And that’s if you’re lucky.
Metal is misunderstood.
Ever had a stranger tell you you’re doing it wrong in the supermarket?
Exactly.
Everyone’s got an opinion. No one’s in the pit with you.
Metal is shouting
My “mum voice”? That’s my growl.
I can silence a room with a single word.
If I ever fronted a death metal band, we wouldn’t need a mic. Just snacks and mild disappointment.
Metal is touring
Please. I’ve done family road trips where a child projectile-vomited a full juice box and fries before we even merged into the left lane—and I still had to keep driving.
No roadies. No rider. Just wet wipes and a haunted stare.
Metal is corpse paint
Unnecessary.
I’ve got permanent under-eye circles carved by years of broken sleep, and a black eyeshadow routine honed through desperation.

++++++

Exercise A — In the text on metal, what does the writer say their "mum voice" is?
Exercise B — Take the text on metal further from its final line, keeping its headings and its dry, first-person tone.

Data for review —
++++++

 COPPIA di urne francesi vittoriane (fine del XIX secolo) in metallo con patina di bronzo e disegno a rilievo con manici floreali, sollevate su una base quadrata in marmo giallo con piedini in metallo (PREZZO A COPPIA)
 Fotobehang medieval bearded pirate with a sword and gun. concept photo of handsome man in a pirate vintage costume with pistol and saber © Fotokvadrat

++++++

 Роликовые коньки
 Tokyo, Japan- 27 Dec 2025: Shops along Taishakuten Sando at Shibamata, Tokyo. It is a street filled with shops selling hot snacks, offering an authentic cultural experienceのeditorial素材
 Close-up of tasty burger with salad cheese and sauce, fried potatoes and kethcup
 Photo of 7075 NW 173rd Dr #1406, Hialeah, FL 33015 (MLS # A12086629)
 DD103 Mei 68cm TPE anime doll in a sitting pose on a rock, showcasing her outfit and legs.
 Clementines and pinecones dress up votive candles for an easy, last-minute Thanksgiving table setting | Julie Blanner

++++++

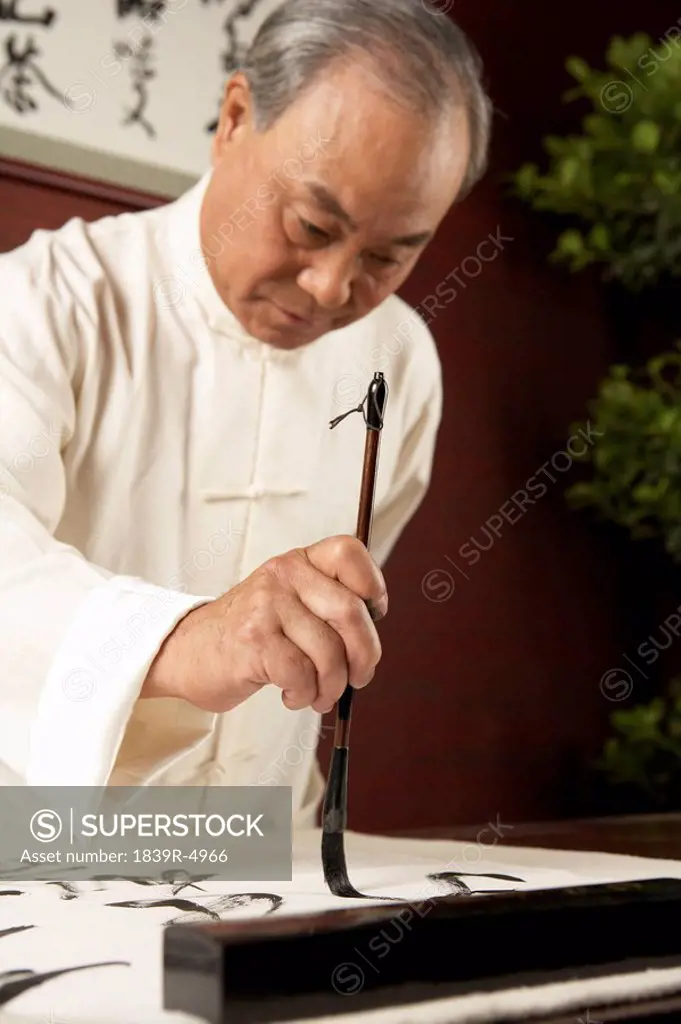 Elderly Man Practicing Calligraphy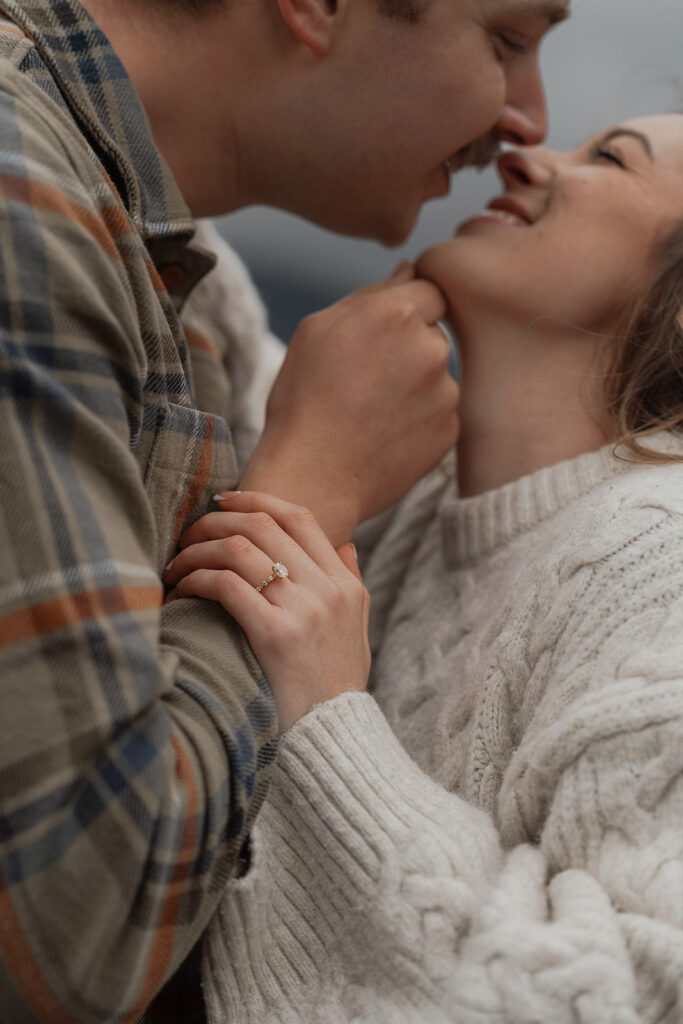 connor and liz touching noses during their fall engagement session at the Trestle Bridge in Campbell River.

++++++

Expected answer A — The writer's "mum voice" is their growl.

Expected answer B —
I look like I’ve survived something.
Because I have.
Sex, Drugs & Rock'n'Roll?
Sex? Sure.
If no one’s sick, no one’s crying, no one’s suddenly in our bed, and we’re both still awake after 9:30.
It’s like a secret gig—rare, unscheduled, and usually cancelled due to exhaustion.
We’re not going into detail—my mother might read this.
(Hi Mum.)
Drugs?
White wine. Ibuprofen. Coffee.
In unholy amounts and increasingly questionable combinations.
Not glamorous. But effective.
I’m not proud, but I’m operational.
Rock’n’roll?
Not on stage. But it’s there—always—in my headphones.
The soundtrack to everything—the rage, the hope, the escape.
I write about music. I live inside it.
I disappear into live shows like they’re sacred rituals.
I don’t need a spotlight. Just volume.
Metal is about identity.
And motherhood will shred yours.
It’ll rip away your illusions, your priorities, your plans—and leave you raw.
But it also rebuilds you.
Louder. Stronger.
You learn to scream with purpose.
Metal is real.
And so is this.
The endless, messy, unfiltered reality of being a mum.
The love. The grind. The sheer willpower it takes to not just survive—but to keep showing up.
Motherhood is Kvlt
It’s anti-mainstream.
It’s judged.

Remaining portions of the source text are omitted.